De toutes les explications qui nous ont été données, nous retiendrons notamment la solidité des structures développées. Les autorités tant locales, régionales (la Suède compte 20 districts) que nationales veillent à ce que les décisions et les positions qui sont prises soient bien étayées. « Confiance » est aussi un mot qui revient constamment dans la bouche de nos interlocuteurs. Sans confiance, il est impossible de bâtir une coopérative solide.
Le mot « transparence » a également été cité à plusieurs reprises. Un véritable défi dans des coopératives et fédérations qui comptent 25 000, 141 000 ou 3,5 millions de membres. Il n’est pas étonnant que, outre un site internet solide et des bulletins d’information électroniques, chaque coopérative que nous avons visitée dispose aussi de son propre pôle médias. La communication avec les membres est en effet cruciale.

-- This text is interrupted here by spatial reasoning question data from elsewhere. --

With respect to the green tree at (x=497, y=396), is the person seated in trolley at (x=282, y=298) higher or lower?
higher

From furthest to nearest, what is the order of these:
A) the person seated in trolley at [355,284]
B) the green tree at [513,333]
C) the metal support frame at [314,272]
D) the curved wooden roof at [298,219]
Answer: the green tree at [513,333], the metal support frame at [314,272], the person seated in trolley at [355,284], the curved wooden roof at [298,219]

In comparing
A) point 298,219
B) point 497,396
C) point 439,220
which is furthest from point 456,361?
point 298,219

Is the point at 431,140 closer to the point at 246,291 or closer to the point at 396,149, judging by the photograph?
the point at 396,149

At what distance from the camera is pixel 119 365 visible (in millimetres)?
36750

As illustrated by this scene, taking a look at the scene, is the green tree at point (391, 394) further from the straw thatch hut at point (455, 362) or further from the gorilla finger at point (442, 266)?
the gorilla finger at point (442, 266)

Parmi les enseignements tirés de nos nombreuses discussions, nous retiendrons notamment l’idée selon laquelle il est préférable de rédiger les statuts et l’éventuel règlement interne en période de calme. Un message important pour les participants du Cera Coop Tour et, par extension, pour tous les acteurs de l’agroalimentaire en Belgique. Il faut utiliser les périodes où il n’y a pas de crise pour déterminer quelles sont les formes de collaboration possibles sur le long terme en vue de renforcer les entreprises concernées et de créer une situation « win-win » pour toutes les parties. Intégrer de façon structurelle les principes de base de l’entrepreneuriat coopératif permet d’accroître les chances : la priorité doit être mise sur une propriété partagée – où tous les propriétaires ont une relation transactionnelle avec la forme de collaboration/la coopération – et sur la transparence/le contrôle.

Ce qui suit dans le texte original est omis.